Review Summary: This promising EP shows an already tall artist further growing in stature
It was only five months ago that Kristian Matsson, known to us as The Tallest Man On Earth, released the finger-picked flurry of delight that was The Wild Hunt
. And although this new EP is supposed to bear no familial relation to it, one can’t help but feel it’s like the album’s muted cousin. Whilst it lacks the feeling of optimism running through The Wild Hunt
, it makes up for it with plaintive introspection.
put Matsson firmly on the map as a quality songwriter of the Dylan school, but although the tracks were all well-constructed, they seemed to be missing that extra touch that makes songs great. It was as if he knew what a great song was supposed to sound like, but feigned the intimacy therein.
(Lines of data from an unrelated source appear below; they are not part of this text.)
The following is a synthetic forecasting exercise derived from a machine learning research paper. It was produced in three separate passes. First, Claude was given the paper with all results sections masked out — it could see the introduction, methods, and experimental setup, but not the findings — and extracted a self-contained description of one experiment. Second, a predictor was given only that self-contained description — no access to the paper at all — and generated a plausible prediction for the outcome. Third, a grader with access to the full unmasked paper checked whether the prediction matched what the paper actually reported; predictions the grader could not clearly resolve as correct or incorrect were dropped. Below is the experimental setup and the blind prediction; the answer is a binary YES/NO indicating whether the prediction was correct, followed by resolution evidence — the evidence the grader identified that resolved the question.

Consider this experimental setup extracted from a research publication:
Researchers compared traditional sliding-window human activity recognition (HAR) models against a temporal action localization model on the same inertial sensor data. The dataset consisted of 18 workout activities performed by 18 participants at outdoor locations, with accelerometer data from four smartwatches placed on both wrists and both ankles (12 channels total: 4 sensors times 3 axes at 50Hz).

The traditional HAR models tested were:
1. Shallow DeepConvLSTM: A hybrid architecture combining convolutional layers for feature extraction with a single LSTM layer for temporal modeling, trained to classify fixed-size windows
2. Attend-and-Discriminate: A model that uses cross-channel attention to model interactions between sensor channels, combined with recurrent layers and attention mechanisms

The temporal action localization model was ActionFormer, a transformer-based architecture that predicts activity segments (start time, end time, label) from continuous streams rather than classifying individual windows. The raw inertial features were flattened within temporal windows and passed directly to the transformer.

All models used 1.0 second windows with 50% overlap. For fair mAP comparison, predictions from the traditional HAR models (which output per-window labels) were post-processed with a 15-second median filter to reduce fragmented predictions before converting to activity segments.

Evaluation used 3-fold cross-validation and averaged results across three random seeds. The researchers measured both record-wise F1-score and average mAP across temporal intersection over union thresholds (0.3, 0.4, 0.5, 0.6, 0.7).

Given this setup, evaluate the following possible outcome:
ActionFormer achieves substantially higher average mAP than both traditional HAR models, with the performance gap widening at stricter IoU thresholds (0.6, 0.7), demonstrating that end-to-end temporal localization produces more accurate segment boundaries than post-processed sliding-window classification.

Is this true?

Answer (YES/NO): NO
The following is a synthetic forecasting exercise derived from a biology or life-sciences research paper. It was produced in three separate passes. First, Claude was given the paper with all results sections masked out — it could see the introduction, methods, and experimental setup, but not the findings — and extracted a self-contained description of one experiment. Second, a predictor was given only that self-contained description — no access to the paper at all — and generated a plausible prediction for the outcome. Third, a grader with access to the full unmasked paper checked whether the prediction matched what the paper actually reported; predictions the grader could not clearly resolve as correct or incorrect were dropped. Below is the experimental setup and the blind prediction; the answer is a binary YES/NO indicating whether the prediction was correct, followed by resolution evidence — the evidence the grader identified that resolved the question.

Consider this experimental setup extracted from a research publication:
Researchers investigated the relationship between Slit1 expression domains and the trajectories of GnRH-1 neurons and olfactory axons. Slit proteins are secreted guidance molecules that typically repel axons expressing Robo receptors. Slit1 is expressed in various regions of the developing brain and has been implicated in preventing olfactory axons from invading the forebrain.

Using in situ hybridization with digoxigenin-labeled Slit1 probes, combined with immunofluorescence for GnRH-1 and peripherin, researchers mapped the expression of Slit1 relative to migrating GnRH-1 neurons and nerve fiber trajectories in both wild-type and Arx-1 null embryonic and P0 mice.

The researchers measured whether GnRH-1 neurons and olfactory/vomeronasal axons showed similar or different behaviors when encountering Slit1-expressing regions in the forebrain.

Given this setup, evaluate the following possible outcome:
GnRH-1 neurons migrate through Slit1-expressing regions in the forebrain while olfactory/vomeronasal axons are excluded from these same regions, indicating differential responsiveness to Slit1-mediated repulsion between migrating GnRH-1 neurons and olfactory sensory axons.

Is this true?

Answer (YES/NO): YES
The Wild Hunt
showed that he could write songs that had heart and this EP expands on that success whilst adding a sense of sombreness and mourning that is, at times, breathtaking. ‘Like A Wheel’ captures this best; his voice, so often a tool of wailing power, is dampened, vulnerable and sometimes scared. You may not even notice the background piano chimes at first, but they add a cold and expansive ambience to the track that must be reminiscent of the mountainous region of Dalarna, Sweden that Matsson calls home.
The album opener, ‘Little River’, at first sounds very familiar. Its main vocal melody is similar to The Wild Hunt
’s title track, but it feels different. It’s a stark example of how subtly Matsson has crafted this little set of songs to contrast with the moods of his previous work. Despite limited instrumentation, Matsson seems to be able to inject any feeling he wants into a song and does so with a casual ease.
Whilst only standing at five tracks, the EP also makes room for a surprise or two, most notably when The Tallest Man ‘goes electric’, much like the great musician to whom he is so often compared to, on ‘The Dreamer’. Matsson shows that his grasp of the dynamics of the electric guitar are just as strong as his grasp on the acoustic as he sings perhaps the most glorious melody of his short career so far: “Sometimes the blues’ just a passing bird / why can’t that always be?”
All in all this auspicious EP achieves a great deal in a short space of time, serving to highlight the fact that Matsson is a musician of the highest calibre, and one capable of evoking more emotional facets than you would normally expect from your everyday acoustic folk guitarist.